What you have to do: Report each line of the data below that contains the string "scene", copying every such line in full. Case counts, so a line matches only when the string appears with the same capitalization.

Items listed in a dataset:
:::::
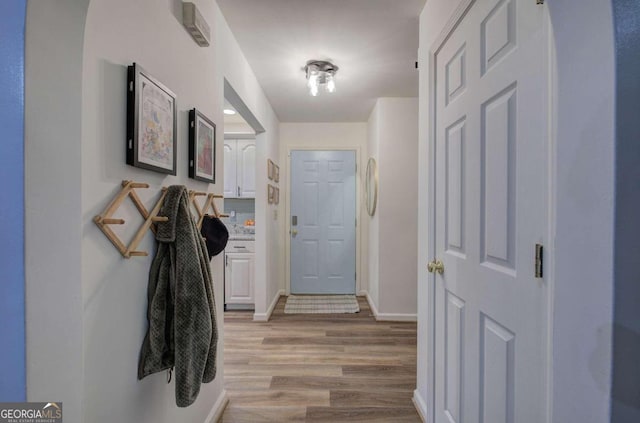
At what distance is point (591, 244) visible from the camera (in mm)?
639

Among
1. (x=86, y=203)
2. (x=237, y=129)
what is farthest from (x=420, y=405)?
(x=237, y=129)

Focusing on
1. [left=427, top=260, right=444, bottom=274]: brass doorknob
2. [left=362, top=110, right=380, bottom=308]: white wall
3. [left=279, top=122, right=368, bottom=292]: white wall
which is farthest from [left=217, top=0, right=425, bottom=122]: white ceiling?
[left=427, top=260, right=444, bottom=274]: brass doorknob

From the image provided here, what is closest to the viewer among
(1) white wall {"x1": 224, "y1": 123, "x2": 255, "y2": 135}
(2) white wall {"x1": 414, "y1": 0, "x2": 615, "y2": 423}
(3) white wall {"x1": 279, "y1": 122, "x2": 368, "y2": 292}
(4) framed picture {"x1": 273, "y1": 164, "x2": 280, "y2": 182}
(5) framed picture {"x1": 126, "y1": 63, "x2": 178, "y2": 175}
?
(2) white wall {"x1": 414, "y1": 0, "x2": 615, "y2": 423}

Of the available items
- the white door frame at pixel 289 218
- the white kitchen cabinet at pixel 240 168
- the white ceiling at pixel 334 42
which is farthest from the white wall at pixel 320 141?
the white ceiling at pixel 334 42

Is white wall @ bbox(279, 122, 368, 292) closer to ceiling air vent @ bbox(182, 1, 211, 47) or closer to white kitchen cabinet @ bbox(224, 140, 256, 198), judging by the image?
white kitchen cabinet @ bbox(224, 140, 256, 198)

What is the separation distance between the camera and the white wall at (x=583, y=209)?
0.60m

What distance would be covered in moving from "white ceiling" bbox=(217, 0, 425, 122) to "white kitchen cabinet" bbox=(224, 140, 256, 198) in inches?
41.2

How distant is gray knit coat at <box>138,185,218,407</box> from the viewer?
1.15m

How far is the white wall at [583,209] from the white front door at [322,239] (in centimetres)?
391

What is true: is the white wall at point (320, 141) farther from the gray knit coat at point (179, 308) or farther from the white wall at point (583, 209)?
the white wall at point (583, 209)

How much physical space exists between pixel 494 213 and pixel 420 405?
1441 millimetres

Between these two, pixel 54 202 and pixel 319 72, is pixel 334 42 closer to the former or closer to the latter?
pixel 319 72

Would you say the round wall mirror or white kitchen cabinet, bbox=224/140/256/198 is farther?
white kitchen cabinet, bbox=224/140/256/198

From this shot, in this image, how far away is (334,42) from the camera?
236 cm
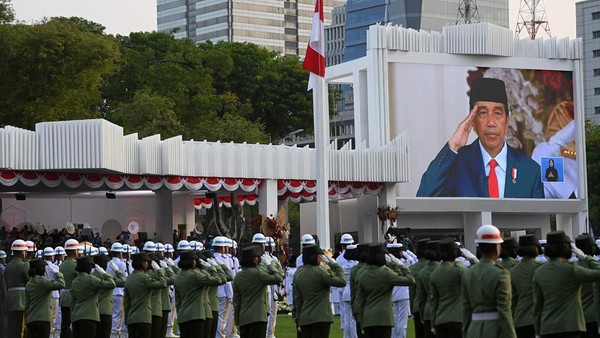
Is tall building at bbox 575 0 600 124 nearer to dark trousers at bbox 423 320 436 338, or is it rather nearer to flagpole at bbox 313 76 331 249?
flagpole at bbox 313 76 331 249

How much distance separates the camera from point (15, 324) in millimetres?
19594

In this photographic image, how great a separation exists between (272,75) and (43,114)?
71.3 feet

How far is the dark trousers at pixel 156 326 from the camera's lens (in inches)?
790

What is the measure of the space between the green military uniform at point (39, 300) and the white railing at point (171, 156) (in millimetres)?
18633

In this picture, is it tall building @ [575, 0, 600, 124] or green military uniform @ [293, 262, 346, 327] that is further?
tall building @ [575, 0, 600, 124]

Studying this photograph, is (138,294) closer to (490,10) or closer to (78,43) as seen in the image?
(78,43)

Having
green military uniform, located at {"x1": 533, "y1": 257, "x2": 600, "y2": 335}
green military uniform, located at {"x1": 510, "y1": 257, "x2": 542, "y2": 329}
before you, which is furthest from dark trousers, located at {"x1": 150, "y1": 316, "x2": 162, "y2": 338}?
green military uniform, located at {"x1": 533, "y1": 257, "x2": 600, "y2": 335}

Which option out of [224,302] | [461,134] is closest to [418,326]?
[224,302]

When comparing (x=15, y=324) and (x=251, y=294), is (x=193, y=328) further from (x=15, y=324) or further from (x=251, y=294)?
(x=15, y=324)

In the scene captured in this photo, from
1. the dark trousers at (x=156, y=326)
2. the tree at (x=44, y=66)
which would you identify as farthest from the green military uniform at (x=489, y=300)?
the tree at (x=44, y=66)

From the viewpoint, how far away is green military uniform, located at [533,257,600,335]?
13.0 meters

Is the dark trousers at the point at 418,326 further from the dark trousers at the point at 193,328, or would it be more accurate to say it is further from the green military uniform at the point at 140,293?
:::::
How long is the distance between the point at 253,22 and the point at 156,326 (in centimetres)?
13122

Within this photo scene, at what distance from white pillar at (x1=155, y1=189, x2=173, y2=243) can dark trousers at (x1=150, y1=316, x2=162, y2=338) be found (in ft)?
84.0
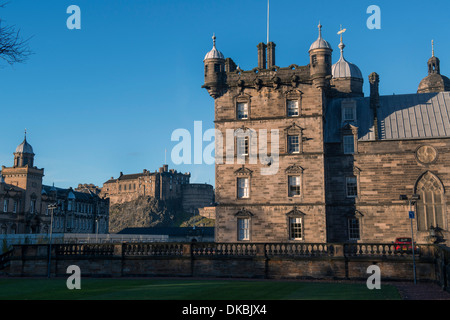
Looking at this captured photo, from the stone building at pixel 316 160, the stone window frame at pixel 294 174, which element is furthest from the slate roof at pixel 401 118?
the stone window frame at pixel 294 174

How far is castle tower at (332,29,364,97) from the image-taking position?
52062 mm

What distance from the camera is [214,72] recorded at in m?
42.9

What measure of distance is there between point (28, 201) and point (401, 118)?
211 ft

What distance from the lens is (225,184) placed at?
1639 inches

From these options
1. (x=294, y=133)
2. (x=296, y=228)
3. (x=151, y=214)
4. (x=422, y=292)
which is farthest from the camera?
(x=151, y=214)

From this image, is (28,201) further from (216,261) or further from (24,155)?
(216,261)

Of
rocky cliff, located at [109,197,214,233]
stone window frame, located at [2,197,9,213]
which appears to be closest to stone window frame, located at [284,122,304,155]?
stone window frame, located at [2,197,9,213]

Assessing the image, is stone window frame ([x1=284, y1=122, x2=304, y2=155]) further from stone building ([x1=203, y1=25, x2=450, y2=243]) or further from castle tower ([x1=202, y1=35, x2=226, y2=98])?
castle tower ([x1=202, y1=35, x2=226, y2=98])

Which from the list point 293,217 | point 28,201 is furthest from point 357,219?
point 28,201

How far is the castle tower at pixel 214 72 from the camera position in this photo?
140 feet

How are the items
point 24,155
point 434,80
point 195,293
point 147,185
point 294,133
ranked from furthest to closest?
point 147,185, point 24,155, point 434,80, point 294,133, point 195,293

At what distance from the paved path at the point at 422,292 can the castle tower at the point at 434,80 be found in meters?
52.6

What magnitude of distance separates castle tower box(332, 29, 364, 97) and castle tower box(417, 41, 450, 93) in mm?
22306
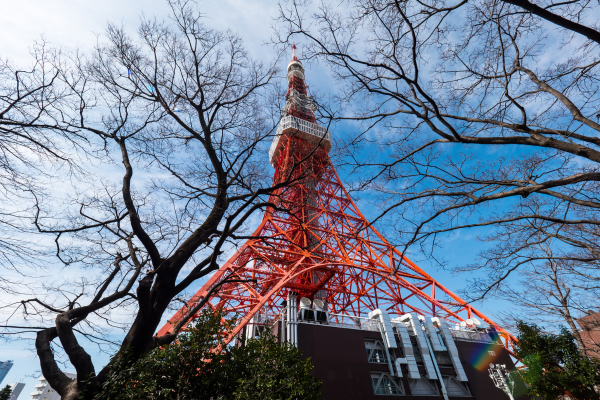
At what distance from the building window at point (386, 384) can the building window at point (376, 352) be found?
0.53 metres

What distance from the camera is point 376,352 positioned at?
:::::
In response:
In the scene captured in this photo, from
Within this photo scene, at what distance from white pillar at (x1=155, y1=189, x2=173, y2=243) can dark trousers at (x1=150, y1=316, x2=162, y2=338) be found (in ft)?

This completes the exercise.